Because of these misconceptions, and to some extent the radical positions that women were froced to assume decades ago to gain attention to their cause, the term ‘feminist’ has taken on taboo status. “Who has turned feminism into a dirty word?” asks Ani with an understandably incredulous tone. “One of the things that bugs the shit out of me is the fact that we can’t even use the word ‘feminist’ these days. It’s been made taboo by a conservative media. The feminist movement in this country is one of the most powerful human liberation movements the planet has seen. We have greater women’s rights here than just about any corner of the globe you look to. The world is so different, and we owe that to feminists, to women who gave their lives to secure these rights. So, to let this sort of conservative culture steal the feminist history from our consciousness and steal the respect from the people who fought and died so we could have such liberty is a travesty.”

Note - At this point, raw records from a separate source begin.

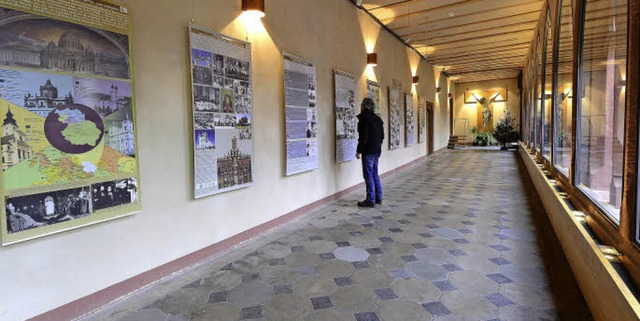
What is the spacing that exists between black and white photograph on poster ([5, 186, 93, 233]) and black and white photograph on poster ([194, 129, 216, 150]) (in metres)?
0.98

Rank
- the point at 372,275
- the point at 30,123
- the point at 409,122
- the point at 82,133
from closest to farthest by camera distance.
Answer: the point at 30,123 → the point at 82,133 → the point at 372,275 → the point at 409,122

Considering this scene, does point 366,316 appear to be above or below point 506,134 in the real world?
below

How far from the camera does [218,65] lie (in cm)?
330

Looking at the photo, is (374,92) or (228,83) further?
(374,92)

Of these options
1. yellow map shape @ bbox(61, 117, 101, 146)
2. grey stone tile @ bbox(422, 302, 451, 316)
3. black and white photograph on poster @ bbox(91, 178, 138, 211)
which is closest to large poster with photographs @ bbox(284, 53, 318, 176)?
black and white photograph on poster @ bbox(91, 178, 138, 211)

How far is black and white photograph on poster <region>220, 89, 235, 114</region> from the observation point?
3344 mm

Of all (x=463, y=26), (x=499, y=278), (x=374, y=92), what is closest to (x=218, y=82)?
(x=499, y=278)

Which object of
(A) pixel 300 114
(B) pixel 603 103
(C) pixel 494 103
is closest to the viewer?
(B) pixel 603 103

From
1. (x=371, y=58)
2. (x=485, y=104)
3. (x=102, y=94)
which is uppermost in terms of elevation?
(x=485, y=104)

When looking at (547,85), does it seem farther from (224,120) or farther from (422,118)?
(422,118)

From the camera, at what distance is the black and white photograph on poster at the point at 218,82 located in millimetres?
3262

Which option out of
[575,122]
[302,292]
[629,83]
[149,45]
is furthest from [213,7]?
[575,122]

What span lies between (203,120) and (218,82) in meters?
0.42

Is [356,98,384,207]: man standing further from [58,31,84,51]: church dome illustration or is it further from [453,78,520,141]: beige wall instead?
[453,78,520,141]: beige wall
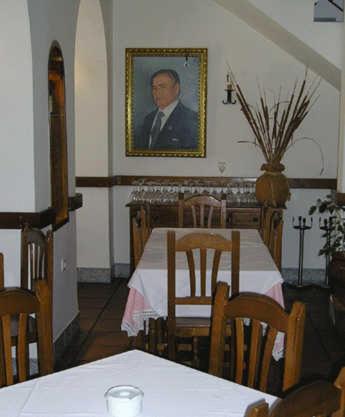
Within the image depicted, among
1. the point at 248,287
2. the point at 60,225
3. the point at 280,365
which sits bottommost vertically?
the point at 280,365

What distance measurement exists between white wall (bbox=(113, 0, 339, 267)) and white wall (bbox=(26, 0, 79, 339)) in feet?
5.52

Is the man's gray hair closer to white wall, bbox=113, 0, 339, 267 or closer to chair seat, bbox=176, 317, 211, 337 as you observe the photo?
white wall, bbox=113, 0, 339, 267

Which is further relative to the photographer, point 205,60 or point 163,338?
point 205,60

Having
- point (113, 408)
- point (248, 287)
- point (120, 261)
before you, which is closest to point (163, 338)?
point (248, 287)

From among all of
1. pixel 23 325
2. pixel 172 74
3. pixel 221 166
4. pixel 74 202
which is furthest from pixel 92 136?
pixel 23 325

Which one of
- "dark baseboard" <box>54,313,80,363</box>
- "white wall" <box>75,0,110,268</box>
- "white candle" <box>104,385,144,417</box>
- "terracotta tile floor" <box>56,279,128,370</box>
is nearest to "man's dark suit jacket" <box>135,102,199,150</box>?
"white wall" <box>75,0,110,268</box>

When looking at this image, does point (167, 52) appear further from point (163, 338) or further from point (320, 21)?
point (163, 338)

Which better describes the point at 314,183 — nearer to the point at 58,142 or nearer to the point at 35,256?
the point at 58,142

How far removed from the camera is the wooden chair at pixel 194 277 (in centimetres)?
284

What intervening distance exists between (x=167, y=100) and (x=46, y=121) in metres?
2.35

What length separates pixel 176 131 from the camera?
5.66 metres

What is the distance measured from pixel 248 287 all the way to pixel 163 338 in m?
0.57

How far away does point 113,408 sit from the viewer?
1.45 m

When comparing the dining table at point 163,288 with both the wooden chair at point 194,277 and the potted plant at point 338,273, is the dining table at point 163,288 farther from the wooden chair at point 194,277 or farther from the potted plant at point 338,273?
the potted plant at point 338,273
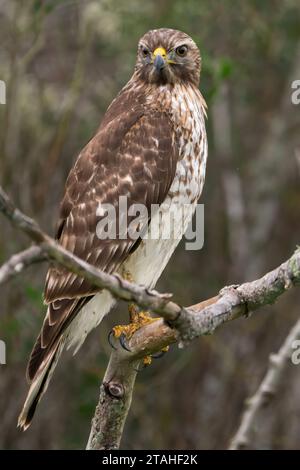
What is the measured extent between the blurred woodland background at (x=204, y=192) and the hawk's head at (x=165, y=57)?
84cm

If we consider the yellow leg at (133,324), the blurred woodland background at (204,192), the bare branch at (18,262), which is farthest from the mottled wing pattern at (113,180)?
the bare branch at (18,262)

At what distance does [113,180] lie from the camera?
449 centimetres

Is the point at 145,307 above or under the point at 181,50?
under

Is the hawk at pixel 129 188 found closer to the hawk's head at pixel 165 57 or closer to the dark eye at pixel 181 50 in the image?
the hawk's head at pixel 165 57

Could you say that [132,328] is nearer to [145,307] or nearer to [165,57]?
[145,307]

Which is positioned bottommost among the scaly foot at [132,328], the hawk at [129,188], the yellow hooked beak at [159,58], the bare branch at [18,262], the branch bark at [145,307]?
the bare branch at [18,262]

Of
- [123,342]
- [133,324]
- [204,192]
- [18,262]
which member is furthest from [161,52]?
[204,192]

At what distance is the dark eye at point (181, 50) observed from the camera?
483cm

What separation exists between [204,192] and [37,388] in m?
3.88

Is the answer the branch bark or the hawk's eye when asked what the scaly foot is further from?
the hawk's eye

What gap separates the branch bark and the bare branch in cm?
4

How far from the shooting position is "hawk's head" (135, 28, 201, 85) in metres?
4.75

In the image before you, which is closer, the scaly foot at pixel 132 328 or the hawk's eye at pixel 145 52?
the scaly foot at pixel 132 328

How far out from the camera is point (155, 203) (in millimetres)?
4406
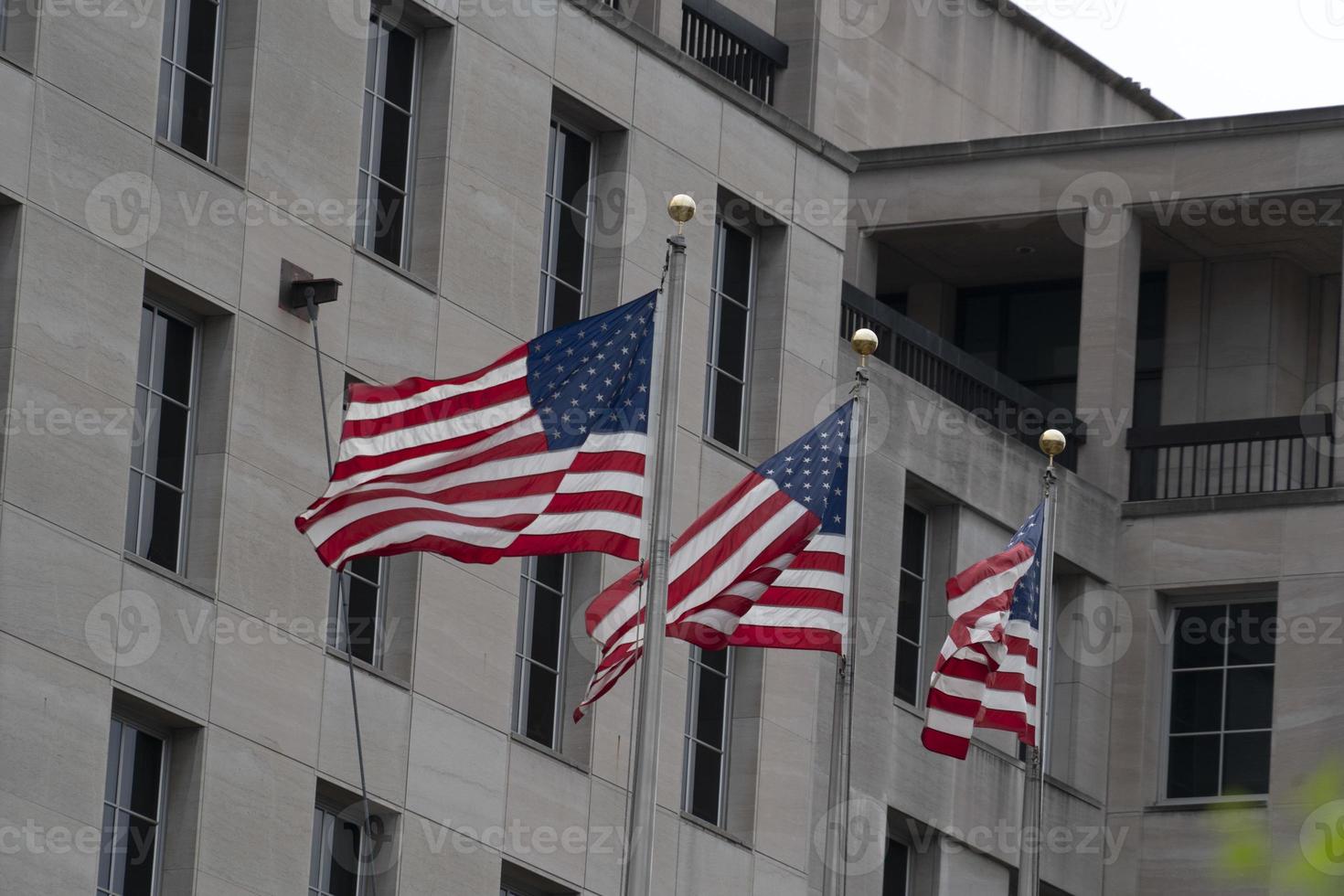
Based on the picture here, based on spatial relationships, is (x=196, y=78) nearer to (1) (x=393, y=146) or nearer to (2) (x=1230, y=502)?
(1) (x=393, y=146)

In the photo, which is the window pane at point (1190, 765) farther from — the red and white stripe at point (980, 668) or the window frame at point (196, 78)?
the window frame at point (196, 78)

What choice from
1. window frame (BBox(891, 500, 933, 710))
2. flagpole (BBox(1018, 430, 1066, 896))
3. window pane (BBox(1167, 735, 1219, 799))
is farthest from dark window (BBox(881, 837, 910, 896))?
flagpole (BBox(1018, 430, 1066, 896))

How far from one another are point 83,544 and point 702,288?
1057cm

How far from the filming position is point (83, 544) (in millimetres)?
29406

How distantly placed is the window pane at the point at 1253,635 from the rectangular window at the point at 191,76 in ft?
66.1

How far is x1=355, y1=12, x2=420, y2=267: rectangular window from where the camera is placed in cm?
3403

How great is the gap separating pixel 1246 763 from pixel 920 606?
587cm

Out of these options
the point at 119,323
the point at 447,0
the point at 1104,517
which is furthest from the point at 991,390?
the point at 119,323

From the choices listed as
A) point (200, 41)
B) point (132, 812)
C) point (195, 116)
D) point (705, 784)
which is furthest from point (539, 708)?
point (200, 41)

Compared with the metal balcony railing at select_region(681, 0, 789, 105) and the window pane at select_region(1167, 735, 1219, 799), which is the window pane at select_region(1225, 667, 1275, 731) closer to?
the window pane at select_region(1167, 735, 1219, 799)

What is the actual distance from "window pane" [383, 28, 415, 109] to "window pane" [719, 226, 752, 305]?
5744 mm

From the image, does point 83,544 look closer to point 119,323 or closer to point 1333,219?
point 119,323

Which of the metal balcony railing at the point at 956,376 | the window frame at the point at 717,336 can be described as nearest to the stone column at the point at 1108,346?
the metal balcony railing at the point at 956,376

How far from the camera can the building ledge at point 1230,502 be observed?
4656cm
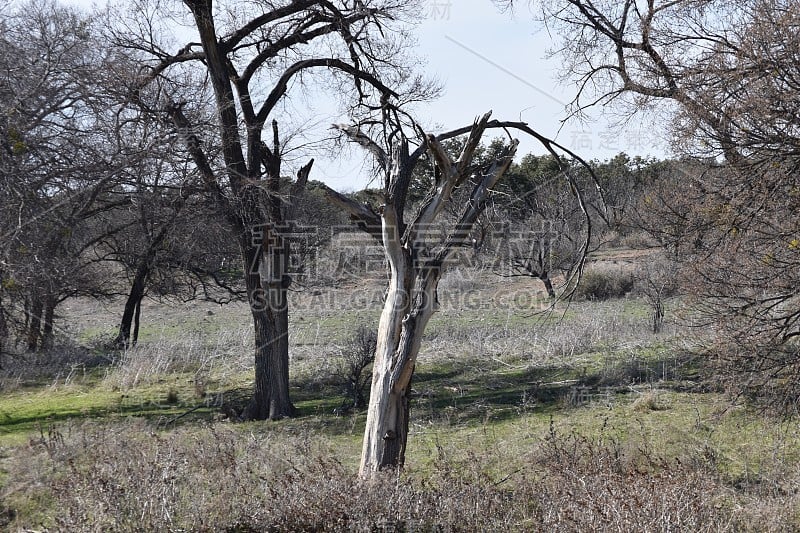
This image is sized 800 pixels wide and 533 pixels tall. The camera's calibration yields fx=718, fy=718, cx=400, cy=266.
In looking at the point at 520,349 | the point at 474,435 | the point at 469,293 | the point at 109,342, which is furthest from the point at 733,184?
the point at 469,293

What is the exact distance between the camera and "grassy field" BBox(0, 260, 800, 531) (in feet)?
17.6

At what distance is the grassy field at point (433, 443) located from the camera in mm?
5352

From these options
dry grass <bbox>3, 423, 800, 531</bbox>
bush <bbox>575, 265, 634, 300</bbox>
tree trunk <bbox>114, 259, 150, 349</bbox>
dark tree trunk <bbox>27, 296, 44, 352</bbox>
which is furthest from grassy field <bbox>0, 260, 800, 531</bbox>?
bush <bbox>575, 265, 634, 300</bbox>

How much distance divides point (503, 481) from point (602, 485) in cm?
159

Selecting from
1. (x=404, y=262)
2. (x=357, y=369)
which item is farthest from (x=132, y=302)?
(x=404, y=262)

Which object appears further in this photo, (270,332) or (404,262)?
(270,332)

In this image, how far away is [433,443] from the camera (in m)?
9.12

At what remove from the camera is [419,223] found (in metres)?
6.72

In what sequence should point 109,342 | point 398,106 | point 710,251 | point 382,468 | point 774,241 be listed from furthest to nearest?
1. point 109,342
2. point 398,106
3. point 710,251
4. point 774,241
5. point 382,468

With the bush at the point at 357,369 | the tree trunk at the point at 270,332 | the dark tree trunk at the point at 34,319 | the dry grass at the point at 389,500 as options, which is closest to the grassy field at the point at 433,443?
the dry grass at the point at 389,500

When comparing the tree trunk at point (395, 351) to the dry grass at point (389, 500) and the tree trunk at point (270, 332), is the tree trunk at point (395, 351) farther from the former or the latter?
the tree trunk at point (270, 332)

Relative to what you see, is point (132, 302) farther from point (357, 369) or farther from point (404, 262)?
point (404, 262)

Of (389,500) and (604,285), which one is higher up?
(604,285)

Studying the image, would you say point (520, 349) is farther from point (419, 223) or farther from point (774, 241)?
point (419, 223)
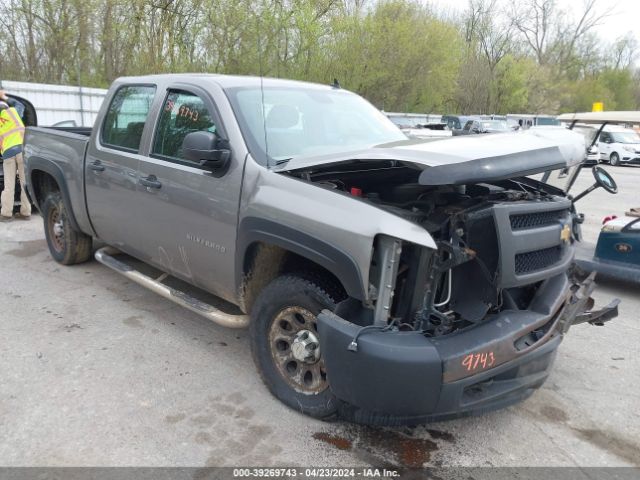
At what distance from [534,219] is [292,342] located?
1546mm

Realizing that one of the problems many people fall prey to in these types of discussions is that terms often aren’t clearly defined. I suggest to Ani that we properly define ‘feminism’. “Hold that thought,” she says with a slap on my knee, leaving the breakfast nook to retrieve her dictionary.

And now you’re up to speed. In case you’ve forgotten, Ani has just given us the definition of ‘feminist’ according to Webster’s and followed by asking this simple question: “Now, is that such a scary concept to identify with?”

Good question. In fact, it’s more pertinent than many people – including many women – realize. Consider this: There is a scourge of young women today, refusing to identify themselves as feminists when they obviously are,” says Ani. “That’s largely because we live in a culture that has tried – so far successfully – to squash feminist history, respect of the concept, and as a result, even the word ‘feminism.’ The idea that any young woman who wants to make her own decisions in life is not calling herself a feminist just breaks my heart. They have no idea of the work that feminists did so that they could have the luxury of thinking that their rights are inherent.”